**Work task 1:** Retype the Valu-Mart theater review below word for word, with nothing changed.

**Reading passage:**
Valu-Mart | Theater | Pittsburgh | Pittsburgh City Paper

Valu-Mart

It oughta be the easiest thing in the world -- just come up with some reason why compelling, diametrically opposed characters have to stay locked up in a room, shake briskly and -- presto! -- you've got yourself a riveting evening of theater.

But I, who show you these scars, tell you that "easy" is the last way you'd to describe the process. Too often the characters are more points-of-view than fully rounded creations. And usually the device used to keep them stuck on stage is weak or just plain illogical.

I am very, very happy to say that West Virginia playwright Sean O'Leary has avoided almost all of the possible traps in his play Valu-Mart, receiving its local premiere at Pittsburgh Playwrights Theatre Co.

Saved data entries:
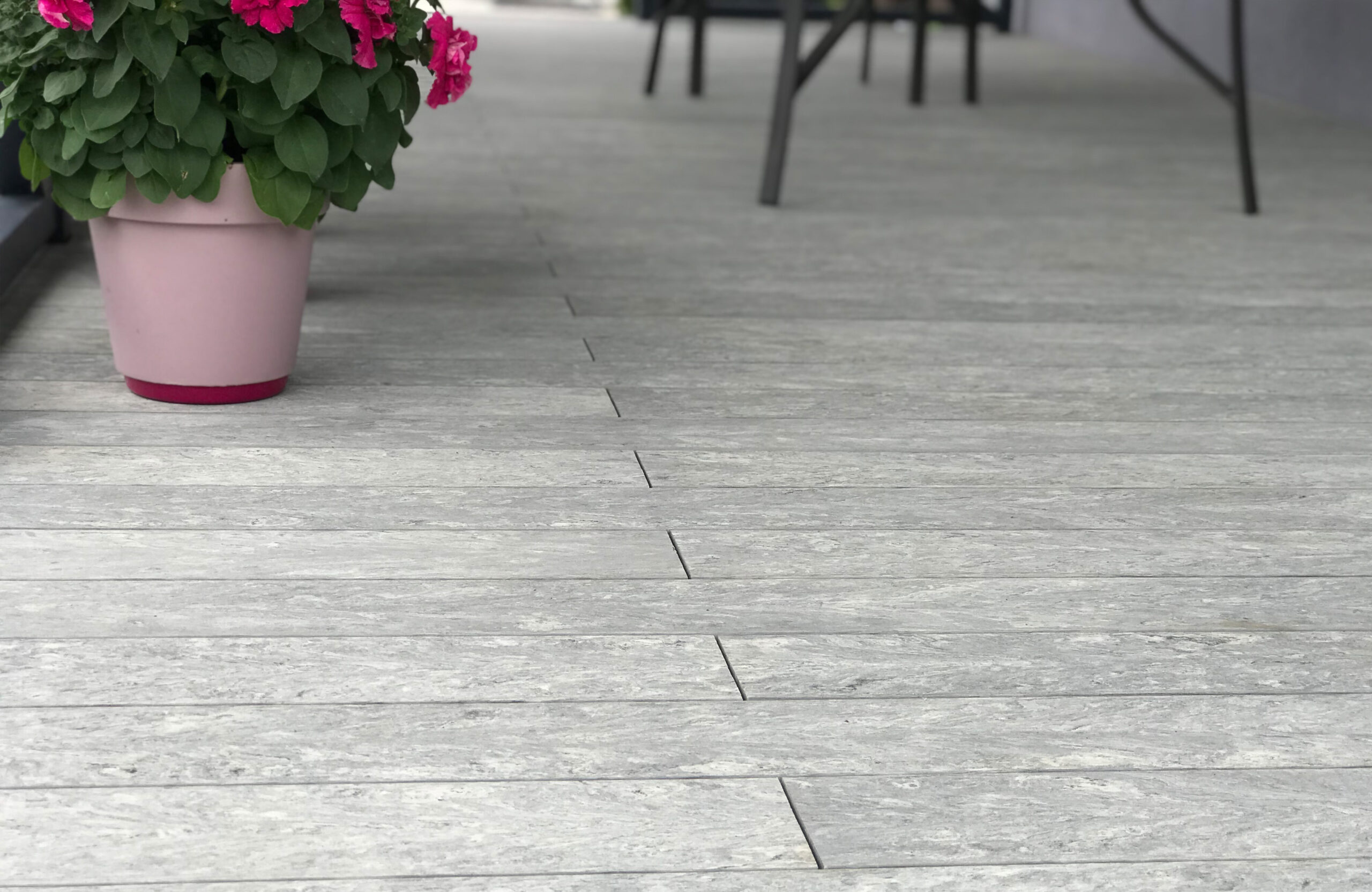 BRUGGAN Multicolor grey decking used for a stylish covered patio with integrated stairs and decorative railings.
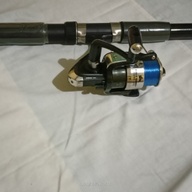 White Rabbit Fishing Rod made in Korea.Korea. Great for beginners' fishing hobby.  Not too heavy for good griping.. like
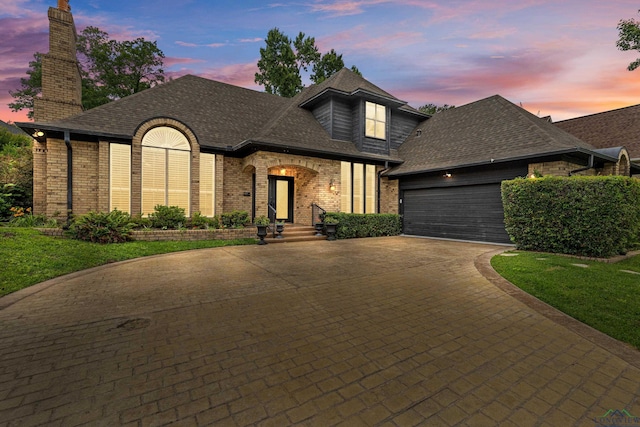 6307 Shady Oaks Dr, Tyler, TX 75703 - french provincial home with brick siding, a garage, decorative driveway, roof with shingles, and a chimney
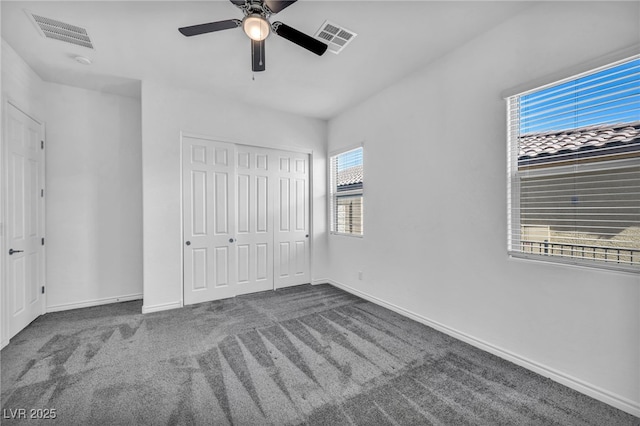 unfurnished bedroom featuring visible vents, baseboards, carpet, and a closet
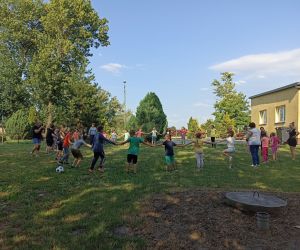 Na zdjęciu widoczna jest grupa dzieci trzymających się za ręce w trakcie zabawy na świeżym powietrzu.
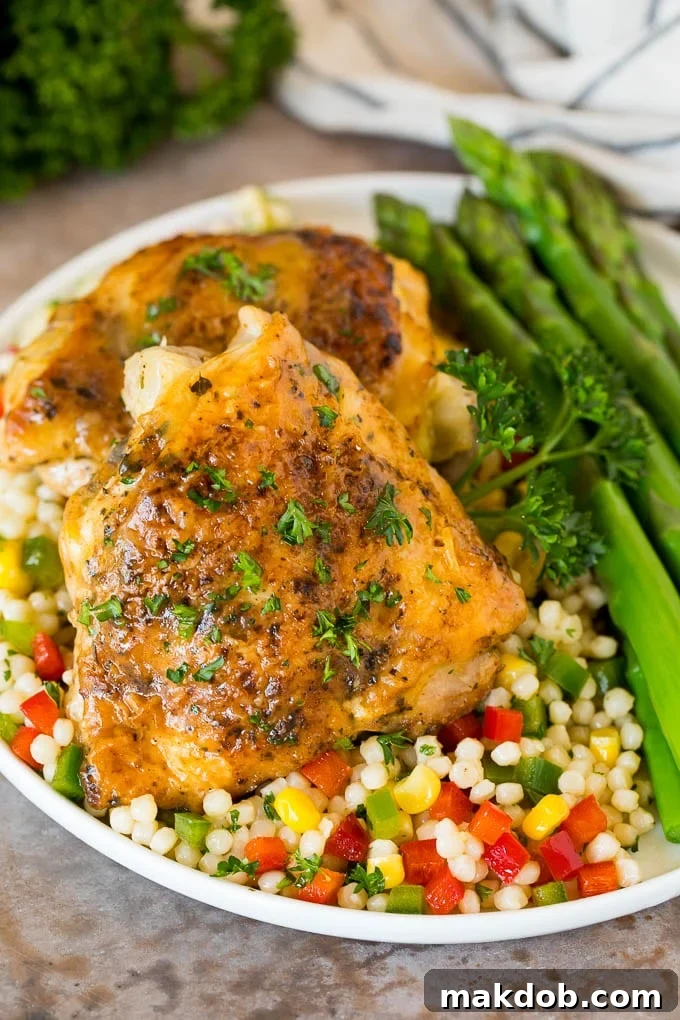 Instant Pot chicken thighs served over couscous with fresh herbs.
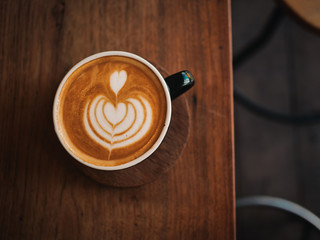 coffee latte on the wood desk in cafe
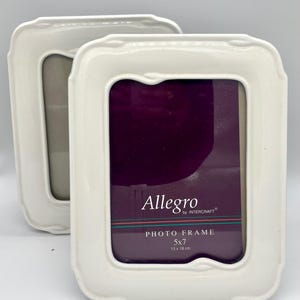 May include: Two white ceramic photo frames with a rectangular shape and curved edges. The frames have a 5x7 inch opening and the text "Allegro" and "Photo Frame 5x7" are visible.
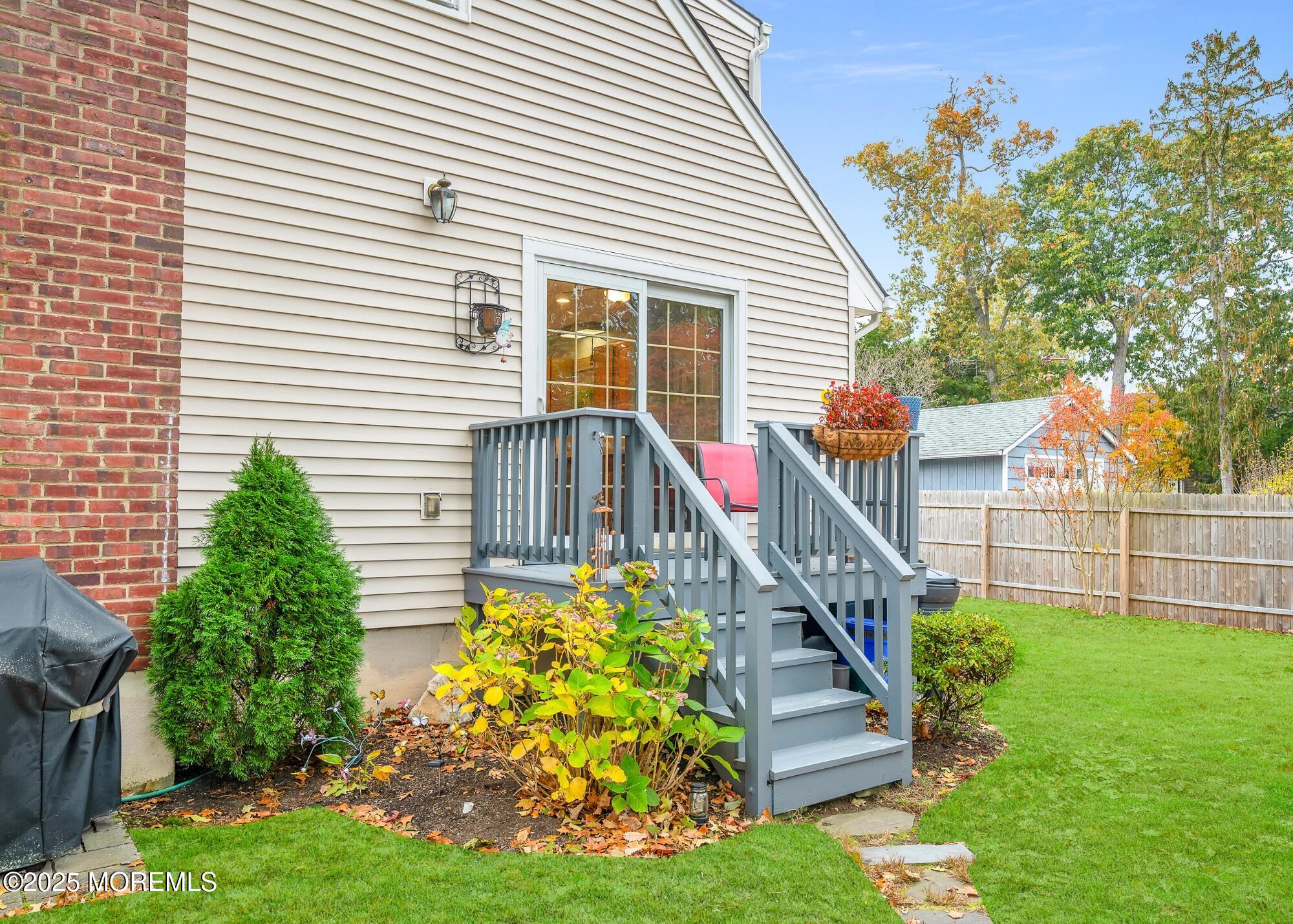 203 Lenape Trail Brielle, NJ 08730 - Photo 21 of 29 a view of a house with a yard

**Work task 2:** Echo every line of the records above exactly, from the decking caption through the Brielle house caption, leaving out the picture markers.

**Task solution 1:**
Valu-Mart | Theater | Pittsburgh | Pittsburgh City Paper

Valu-Mart

It oughta be the easiest thing in the world -- just come up with some reason why compelling, diametrically opposed characters have to stay locked up in a room, shake briskly and -- presto! -- you've got yourself a riveting evening of theater.

But I, who show you these scars, tell you that "easy" is the last way you'd to describe the process. Too often the characters are more points-of-view than fully rounded creations. And usually the device used to keep them stuck on stage is weak or just plain illogical.

I am very, very happy to say that West Virginia playwright Sean O'Leary has avoided almost all of the possible traps in his play Valu-Mart, receiving its local premiere at Pittsburgh Playwrights Theatre Co.

**Task solution 2:**
 BRUGGAN Multicolor grey decking used for a stylish covered patio with integrated stairs and decorative railings.
 White Rabbit Fishing Rod made in Korea.Korea. Great for beginners' fishing hobby.  Not too heavy for good griping.. like
 6307 Shady Oaks Dr, Tyler, TX 75703 - french provincial home with brick siding, a garage, decorative driveway, roof with shingles, and a chimney
 unfurnished bedroom featuring visible vents, baseboards, carpet, and a closet
 Na zdjęciu widoczna jest grupa dzieci trzymających się za ręce w trakcie zabawy na świeżym powietrzu.
 Instant Pot chicken thighs served over couscous with fresh herbs.
 coffee latte on the wood desk in cafe
 May include: Two white ceramic photo frames with a rectangular shape and curved edges. The frames have a 5x7 inch opening and the text "Allegro" and "Photo Frame 5x7" are visible.
 203 Lenape Trail Brielle, NJ 08730 - Photo 21 of 29 a view of a house with a yard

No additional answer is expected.